§ 要做的事
把下面這份 ViaKrome 活性染料染色操作說明從頭到尾一字不改地照抄一遍。

§ 待看文字

材料

• 磷酸鹽緩沖液（PBS）
• 胎牛血清
• PerFix-nc 試劑 1、2 和 3（型號： B10825）
• 磷酸鹽緩沖液（PBS）含 0.5% 甲醛

步驟

1. 調整細胞濃度為 5 x 10⁶/mL，每次測試使用 100 μL（每個測試 5 x 10⁵ 個細胞）
2. 添加 2.5 uL 的 ViaKrome 可固定活性染料
3. 震盪混合細胞
4. 在 18-25°C 下避光反應 20 分鐘
5. 添加 3 mL 的磷酸鹽緩沖液（PBS） 1X
6. 在 300 g 下離心 5 分鐘
7. 去除上清液
8. 加入 500 μL 的磷酸鹽緩沖液（PBS） 1X / 甲醛 0.5%
9. 使用流式細胞儀收集數據

*對於與其他方法和/或樣品一起使用，建議對 ViaKrome 可固定活性染料進行濃度滴定實驗，以確定最佳劑量。

已儲存的資料項目
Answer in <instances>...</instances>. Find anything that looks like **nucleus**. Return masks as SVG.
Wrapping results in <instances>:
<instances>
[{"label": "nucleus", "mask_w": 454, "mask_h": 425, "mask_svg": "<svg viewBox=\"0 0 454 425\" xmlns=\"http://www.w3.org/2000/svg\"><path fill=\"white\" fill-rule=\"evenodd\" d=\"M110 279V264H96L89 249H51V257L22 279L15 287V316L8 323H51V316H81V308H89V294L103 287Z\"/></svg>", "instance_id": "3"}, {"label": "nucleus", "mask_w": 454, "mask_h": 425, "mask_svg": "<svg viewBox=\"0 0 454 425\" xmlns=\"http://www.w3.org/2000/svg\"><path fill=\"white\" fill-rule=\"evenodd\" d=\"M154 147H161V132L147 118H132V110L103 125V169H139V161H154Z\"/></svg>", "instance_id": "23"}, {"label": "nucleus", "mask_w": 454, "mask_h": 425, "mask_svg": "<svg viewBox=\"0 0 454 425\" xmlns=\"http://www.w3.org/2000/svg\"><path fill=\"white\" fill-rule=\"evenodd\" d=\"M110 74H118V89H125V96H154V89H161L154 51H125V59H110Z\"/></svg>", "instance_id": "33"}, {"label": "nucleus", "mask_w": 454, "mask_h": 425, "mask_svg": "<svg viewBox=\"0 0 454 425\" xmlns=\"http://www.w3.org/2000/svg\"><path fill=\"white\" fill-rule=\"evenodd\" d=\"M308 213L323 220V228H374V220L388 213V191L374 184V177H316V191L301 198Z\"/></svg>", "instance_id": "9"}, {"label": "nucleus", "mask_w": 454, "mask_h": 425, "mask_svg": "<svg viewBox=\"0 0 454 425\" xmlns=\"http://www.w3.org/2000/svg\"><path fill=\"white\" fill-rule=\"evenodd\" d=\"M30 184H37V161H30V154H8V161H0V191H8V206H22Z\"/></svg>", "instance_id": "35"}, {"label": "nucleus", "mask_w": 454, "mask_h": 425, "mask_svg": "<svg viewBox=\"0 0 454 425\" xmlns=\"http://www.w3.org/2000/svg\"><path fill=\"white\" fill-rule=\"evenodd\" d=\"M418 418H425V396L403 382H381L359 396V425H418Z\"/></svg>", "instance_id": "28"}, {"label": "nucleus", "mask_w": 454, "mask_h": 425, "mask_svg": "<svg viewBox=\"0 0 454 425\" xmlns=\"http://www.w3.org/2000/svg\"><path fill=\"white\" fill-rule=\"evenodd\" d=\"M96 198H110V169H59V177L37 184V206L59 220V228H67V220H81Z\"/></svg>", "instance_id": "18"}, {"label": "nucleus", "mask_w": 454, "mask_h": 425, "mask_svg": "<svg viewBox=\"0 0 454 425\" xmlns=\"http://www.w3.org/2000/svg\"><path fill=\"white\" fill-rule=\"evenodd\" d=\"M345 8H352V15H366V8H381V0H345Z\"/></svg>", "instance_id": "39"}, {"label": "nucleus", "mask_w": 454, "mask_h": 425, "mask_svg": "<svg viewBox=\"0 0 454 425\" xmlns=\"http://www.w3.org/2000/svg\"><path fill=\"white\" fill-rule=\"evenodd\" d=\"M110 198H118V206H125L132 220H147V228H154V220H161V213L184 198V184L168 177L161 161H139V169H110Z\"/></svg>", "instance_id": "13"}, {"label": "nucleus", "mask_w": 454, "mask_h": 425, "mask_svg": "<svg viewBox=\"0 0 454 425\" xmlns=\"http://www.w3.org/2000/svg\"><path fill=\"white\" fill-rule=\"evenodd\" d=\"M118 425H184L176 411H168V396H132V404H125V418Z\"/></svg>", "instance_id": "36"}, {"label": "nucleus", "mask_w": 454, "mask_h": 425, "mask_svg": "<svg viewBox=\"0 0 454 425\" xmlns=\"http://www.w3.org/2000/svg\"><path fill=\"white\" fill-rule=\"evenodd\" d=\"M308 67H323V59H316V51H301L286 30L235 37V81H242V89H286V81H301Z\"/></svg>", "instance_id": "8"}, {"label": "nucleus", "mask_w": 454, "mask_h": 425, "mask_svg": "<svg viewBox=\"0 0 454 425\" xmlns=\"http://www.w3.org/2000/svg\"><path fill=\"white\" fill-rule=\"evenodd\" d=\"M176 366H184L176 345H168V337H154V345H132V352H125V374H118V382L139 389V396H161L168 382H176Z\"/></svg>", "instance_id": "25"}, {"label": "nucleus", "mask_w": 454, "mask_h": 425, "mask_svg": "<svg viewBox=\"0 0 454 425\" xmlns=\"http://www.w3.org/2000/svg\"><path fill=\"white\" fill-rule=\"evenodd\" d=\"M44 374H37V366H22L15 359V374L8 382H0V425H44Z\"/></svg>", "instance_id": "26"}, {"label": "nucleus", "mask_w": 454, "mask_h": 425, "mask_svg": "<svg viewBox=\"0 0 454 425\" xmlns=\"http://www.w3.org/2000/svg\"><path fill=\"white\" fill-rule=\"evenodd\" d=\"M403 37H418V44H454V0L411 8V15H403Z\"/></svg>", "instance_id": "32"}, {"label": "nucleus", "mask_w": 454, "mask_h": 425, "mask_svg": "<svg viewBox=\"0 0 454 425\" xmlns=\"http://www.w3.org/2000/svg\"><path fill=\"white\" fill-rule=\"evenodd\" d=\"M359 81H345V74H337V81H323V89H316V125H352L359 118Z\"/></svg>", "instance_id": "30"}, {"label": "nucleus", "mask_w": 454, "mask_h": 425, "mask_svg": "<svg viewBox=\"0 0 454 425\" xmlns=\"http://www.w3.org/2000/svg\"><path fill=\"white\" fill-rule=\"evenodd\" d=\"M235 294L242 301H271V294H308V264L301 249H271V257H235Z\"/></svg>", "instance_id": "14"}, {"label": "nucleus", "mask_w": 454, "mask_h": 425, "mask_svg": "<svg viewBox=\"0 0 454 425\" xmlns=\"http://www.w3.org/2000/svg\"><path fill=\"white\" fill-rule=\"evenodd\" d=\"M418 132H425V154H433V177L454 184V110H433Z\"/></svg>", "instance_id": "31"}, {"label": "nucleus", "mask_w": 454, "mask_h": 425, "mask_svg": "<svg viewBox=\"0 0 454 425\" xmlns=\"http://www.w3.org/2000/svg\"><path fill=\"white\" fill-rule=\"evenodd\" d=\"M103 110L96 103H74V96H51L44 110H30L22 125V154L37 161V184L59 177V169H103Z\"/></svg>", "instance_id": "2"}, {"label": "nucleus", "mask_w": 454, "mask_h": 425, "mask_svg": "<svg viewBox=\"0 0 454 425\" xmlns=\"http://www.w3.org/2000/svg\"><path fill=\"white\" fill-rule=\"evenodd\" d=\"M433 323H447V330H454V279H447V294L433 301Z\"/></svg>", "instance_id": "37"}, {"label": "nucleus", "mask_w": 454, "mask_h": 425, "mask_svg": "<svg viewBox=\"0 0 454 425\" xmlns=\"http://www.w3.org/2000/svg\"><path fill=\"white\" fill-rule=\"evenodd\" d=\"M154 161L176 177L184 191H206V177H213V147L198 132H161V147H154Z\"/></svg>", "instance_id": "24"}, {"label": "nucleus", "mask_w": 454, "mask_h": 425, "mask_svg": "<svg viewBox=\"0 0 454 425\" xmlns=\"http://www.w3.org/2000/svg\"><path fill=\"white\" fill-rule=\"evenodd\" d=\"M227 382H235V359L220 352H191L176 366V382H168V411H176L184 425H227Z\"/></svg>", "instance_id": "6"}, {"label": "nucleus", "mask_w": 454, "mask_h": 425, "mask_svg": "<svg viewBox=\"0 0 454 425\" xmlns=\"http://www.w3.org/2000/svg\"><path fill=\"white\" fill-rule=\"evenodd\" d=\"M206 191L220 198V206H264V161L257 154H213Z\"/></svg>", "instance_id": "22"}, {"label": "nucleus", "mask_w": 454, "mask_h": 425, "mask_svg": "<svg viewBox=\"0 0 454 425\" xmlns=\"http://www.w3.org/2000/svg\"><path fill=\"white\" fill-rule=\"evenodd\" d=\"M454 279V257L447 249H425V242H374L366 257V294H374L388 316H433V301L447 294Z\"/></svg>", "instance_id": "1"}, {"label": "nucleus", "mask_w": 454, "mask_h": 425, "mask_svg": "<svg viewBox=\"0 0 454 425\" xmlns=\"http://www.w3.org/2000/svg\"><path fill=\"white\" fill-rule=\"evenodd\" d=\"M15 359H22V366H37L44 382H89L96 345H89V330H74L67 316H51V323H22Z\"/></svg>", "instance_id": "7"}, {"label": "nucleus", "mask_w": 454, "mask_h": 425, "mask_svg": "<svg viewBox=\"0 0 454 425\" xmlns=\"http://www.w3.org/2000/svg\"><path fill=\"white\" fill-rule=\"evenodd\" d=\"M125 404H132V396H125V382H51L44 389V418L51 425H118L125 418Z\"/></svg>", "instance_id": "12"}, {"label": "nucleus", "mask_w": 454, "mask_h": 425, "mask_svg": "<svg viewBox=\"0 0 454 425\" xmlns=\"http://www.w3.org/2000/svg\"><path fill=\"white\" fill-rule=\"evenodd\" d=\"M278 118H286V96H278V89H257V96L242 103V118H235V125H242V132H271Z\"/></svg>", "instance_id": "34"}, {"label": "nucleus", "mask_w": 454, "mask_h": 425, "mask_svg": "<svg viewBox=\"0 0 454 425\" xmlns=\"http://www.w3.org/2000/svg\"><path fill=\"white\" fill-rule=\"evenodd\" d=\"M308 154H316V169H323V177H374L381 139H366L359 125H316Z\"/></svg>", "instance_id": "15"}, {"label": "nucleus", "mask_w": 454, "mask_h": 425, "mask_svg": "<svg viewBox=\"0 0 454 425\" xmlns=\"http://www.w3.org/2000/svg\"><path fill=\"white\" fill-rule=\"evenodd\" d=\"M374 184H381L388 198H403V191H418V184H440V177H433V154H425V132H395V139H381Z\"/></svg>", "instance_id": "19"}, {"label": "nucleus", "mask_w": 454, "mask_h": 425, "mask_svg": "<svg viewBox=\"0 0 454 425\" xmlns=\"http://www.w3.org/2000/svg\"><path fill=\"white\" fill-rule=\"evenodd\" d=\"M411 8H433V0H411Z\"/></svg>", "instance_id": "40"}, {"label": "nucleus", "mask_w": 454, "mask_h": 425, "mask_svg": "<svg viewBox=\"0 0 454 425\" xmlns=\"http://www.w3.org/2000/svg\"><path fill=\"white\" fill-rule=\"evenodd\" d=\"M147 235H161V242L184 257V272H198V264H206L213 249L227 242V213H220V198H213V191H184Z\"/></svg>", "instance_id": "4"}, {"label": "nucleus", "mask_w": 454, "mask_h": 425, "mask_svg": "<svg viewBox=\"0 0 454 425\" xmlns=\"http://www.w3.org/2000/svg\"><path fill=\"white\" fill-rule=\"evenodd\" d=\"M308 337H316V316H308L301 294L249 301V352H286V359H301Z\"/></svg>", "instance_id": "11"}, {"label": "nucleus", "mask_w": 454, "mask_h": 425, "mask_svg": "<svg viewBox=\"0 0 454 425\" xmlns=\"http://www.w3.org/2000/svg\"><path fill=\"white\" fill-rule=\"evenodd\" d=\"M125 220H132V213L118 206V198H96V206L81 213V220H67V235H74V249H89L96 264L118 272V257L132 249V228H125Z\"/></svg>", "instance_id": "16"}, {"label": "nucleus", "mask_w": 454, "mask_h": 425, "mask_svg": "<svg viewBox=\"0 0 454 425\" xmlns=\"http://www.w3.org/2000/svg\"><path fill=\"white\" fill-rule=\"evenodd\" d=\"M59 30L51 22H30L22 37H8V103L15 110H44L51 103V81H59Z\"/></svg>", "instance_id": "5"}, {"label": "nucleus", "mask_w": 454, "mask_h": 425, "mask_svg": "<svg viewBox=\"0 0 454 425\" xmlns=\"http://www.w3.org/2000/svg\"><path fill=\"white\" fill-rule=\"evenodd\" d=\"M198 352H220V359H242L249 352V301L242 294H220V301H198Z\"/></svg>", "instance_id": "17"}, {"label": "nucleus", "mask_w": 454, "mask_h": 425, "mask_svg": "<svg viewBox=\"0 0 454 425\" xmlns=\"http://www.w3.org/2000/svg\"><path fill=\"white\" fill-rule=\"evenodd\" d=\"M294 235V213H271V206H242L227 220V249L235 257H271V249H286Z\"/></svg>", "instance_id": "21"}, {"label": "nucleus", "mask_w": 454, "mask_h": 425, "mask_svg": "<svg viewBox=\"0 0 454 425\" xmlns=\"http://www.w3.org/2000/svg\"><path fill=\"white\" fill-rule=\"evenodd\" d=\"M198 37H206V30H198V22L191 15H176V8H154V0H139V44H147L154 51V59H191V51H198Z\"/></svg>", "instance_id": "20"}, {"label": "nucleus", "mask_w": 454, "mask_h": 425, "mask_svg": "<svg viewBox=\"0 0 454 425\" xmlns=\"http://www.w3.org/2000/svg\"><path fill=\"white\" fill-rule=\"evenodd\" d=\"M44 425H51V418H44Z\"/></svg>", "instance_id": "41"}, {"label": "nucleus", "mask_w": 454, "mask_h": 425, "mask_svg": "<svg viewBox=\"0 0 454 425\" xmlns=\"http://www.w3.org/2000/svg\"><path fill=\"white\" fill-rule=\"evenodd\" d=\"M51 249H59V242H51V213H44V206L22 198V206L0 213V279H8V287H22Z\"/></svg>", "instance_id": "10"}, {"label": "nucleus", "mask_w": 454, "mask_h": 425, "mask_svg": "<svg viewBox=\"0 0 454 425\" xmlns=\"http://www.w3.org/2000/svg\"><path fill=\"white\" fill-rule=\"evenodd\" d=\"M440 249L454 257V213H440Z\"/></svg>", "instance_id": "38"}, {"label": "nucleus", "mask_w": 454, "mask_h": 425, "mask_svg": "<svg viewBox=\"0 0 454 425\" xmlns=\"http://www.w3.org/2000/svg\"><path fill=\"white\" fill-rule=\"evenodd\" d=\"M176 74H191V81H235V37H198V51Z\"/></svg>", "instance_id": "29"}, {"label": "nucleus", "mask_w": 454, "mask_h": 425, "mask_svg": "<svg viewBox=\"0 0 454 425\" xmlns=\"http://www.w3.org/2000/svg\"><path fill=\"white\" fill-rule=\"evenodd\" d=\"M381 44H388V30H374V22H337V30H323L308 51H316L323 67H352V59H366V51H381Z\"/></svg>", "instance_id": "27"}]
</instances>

§ 預期結果
材料

• 磷酸鹽緩沖液（PBS）
• 胎牛血清
• PerFix-nc 試劑 1、2 和 3（型號： B10825）
• 磷酸鹽緩沖液（PBS）含 0.5% 甲醛

步驟

1. 調整細胞濃度為 5 x 10⁶/mL，每次測試使用 100 μL（每個測試 5 x 10⁵ 個細胞）
2. 添加 2.5 uL 的 ViaKrome 可固定活性染料
3. 震盪混合細胞
4. 在 18-25°C 下避光反應 20 分鐘
5. 添加 3 mL 的磷酸鹽緩沖液（PBS） 1X
6. 在 300 g 下離心 5 分鐘
7. 去除上清液
8. 加入 500 μL 的磷酸鹽緩沖液（PBS） 1X / 甲醛 0.5%
9. 使用流式細胞儀收集數據

*對於與其他方法和/或樣品一起使用，建議對 ViaKrome 可固定活性染料進行濃度滴定實驗，以確定最佳劑量。